(Stored items):
####
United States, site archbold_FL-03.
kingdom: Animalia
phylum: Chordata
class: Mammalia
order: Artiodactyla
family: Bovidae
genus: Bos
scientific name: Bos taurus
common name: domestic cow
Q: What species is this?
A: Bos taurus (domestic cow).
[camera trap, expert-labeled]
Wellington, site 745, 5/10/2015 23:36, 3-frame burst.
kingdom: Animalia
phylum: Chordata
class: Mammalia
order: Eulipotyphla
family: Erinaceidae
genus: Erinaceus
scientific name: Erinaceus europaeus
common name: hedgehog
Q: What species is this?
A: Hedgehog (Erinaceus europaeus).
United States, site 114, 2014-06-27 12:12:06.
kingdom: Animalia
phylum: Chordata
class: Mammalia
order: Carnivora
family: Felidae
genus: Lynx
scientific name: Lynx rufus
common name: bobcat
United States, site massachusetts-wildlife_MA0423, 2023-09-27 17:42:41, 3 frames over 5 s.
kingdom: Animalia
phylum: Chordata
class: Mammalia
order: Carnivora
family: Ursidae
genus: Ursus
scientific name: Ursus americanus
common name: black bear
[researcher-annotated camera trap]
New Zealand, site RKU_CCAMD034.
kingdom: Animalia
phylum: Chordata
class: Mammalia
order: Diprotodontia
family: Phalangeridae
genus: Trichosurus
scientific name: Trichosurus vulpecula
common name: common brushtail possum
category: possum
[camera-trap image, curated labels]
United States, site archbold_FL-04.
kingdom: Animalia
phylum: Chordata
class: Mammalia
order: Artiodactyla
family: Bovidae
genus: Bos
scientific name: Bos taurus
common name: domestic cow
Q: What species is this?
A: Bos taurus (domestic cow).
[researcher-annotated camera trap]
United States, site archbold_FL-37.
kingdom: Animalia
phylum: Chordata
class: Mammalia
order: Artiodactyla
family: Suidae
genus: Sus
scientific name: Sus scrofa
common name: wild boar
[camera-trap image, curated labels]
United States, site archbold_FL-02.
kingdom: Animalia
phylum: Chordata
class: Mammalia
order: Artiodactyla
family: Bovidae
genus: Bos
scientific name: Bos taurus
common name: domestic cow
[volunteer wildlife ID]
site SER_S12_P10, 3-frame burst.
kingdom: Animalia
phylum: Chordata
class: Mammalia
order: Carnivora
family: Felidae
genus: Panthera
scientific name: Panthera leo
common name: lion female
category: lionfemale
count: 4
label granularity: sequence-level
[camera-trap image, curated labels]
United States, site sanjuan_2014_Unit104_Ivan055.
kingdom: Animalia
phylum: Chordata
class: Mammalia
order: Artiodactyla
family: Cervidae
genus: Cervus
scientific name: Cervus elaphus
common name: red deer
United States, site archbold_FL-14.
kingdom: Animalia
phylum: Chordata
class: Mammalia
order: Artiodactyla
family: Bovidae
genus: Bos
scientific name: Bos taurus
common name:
####
(Exercise aim):
Whatever the number of entries above, each one is to be copied exactly.

(Response area):
United States, site archbold_FL-03.
kingdom: Animalia
phylum: Chordata
class: Mammalia
order: Artiodactyla
family: Bovidae
genus: Bos
scientific name: Bos taurus
common name: domestic cow
Q: What species is this?
A: Bos taurus (domestic cow).
[camera trap, expert-labeled]
Wellington, site 745, 5/10/2015 23:36, 3-frame burst.
kingdom: Animalia
phylum: Chordata
class: Mammalia
order: Eulipotyphla
family: Erinaceidae
genus: Erinaceus
scientific name: Erinaceus europaeus
common name: hedgehog
Q: What species is this?
A: Hedgehog (Erinaceus europaeus).
United States, site 114, 2014-06-27 12:12:06.
kingdom: Animalia
phylum: Chordata
class: Mammalia
order: Carnivora
family: Felidae
genus: Lynx
scientific name: Lynx rufus
common name: bobcat
United States, site massachusetts-wildlife_MA0423, 2023-09-27 17:42:41, 3 frames over 5 s.
kingdom: Animalia
phylum: Chordata
class: Mammalia
order: Carnivora
family: Ursidae
genus: Ursus
scientific name: Ursus americanus
common name: black bear
[researcher-annotated camera trap]
New Zealand, site RKU_CCAMD034.
kingdom: Animalia
phylum: Chordata
class: Mammalia
order: Diprotodontia
family: Phalangeridae
genus: Trichosurus
scientific name: Trichosurus vulpecula
common name: common brushtail possum
category: possum
[camera-trap image, curated labels]
United States, site archbold_FL-04.
kingdom: Animalia
phylum: Chordata
class: Mammalia
order: Artiodactyla
family: Bovidae
genus: Bos
scientific name: Bos taurus
common name: domestic cow
Q: What species is this?
A: Bos taurus (domestic cow).
[researcher-annotated camera trap]
United States, site archbold_FL-37.
kingdom: Animalia
phylum: Chordata
class: Mammalia
order: Artiodactyla
family: Suidae
genus: Sus
scientific name: Sus scrofa
common name: wild boar
[camera-trap image, curated labels]
United States, site archbold_FL-02.
kingdom: Animalia
phylum: Chordata
class: Mammalia
order: Artiodactyla
family: Bovidae
genus: Bos
scientific name: Bos taurus
common name: domestic cow
[volunteer wildlife ID]
site SER_S12_P10, 3-frame burst.
kingdom: Animalia
phylum: Chordata
class: Mammalia
order: Carnivora
family: Felidae
genus: Panthera
scientific name: Panthera leo
common name: lion female
category: lionfemale
count: 4
label granularity: sequence-level
[camera-trap image, curated labels]
United States, site sanjuan_2014_Unit104_Ivan055.
kingdom: Animalia
phylum: Chordata
class: Mammalia
order: Artiodactyla
family: Cervidae
genus: Cervus
scientific name: Cervus elaphus
common name: red deer
United States, site archbold_FL-14.
kingdom: Animalia
phylum: Chordata
class: Mammalia
order: Artiodactyla
family: Bovidae
genus: Bos
scientific name: Bos taurus
common name:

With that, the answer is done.